Records from a dataset
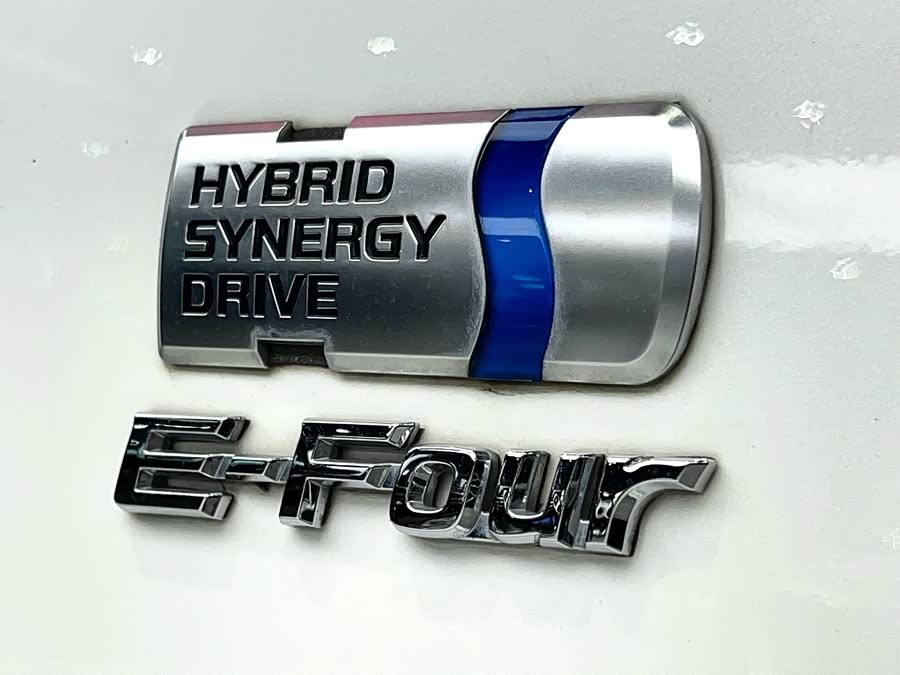 Toyota Alphard 2021 car image #16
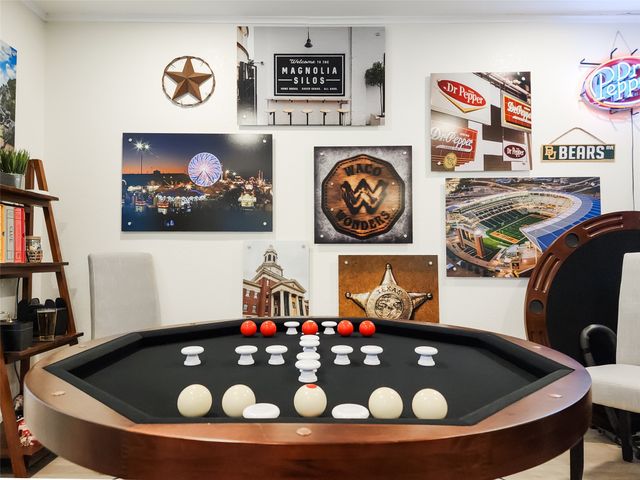 2800 Mckenzie Avenue, Waco, TX 76708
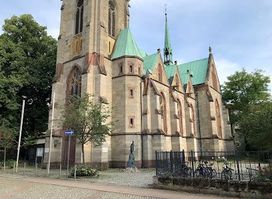 St. Elisabeth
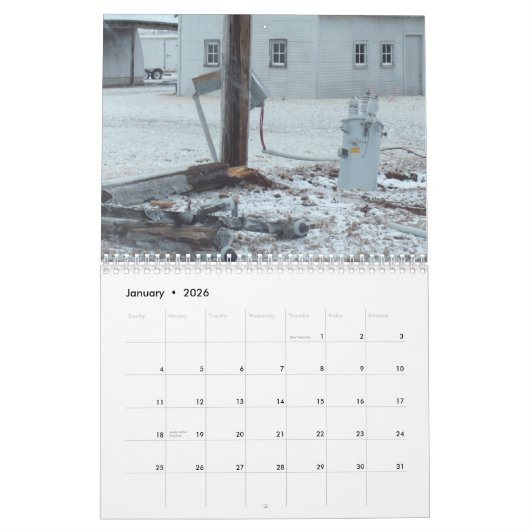 2010, Altus, Oklahoma Kalender (Jan 2026)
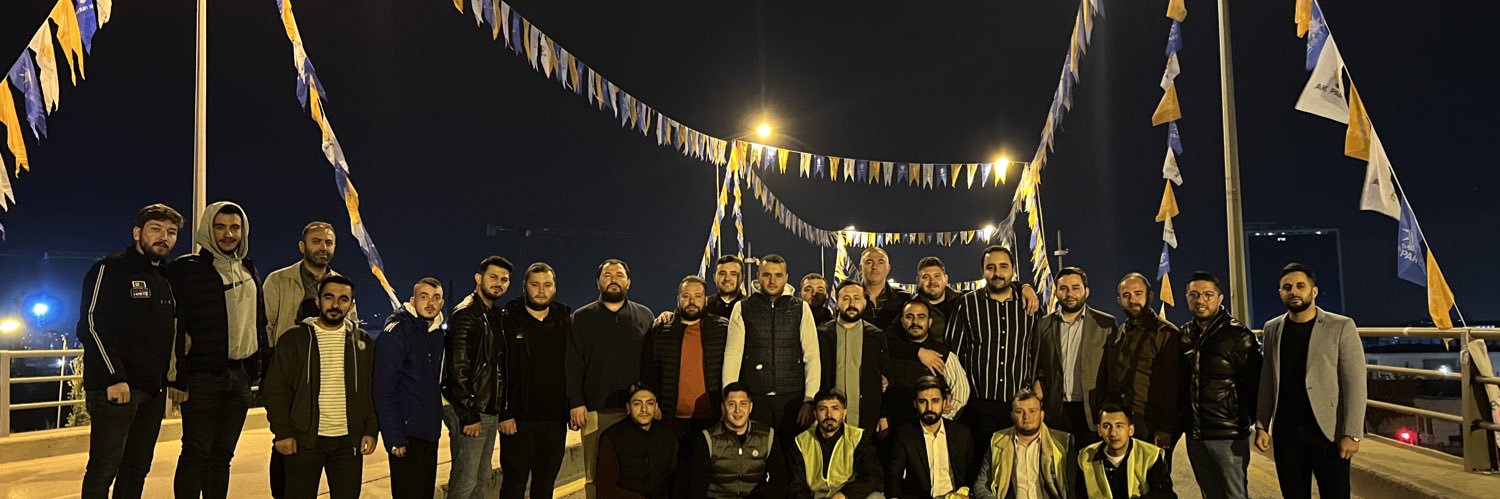 Yusuf TECEREN's banner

• _Exercise details_: Copy out the entries verbatim, but skip every picture.

• _Task output_:
 Toyota Alphard 2021 car image #16
 2800 Mckenzie Avenue, Waco, TX 76708
 St. Elisabeth
 2010, Altus, Oklahoma Kalender (Jan 2026)
 Yusuf TECEREN's banner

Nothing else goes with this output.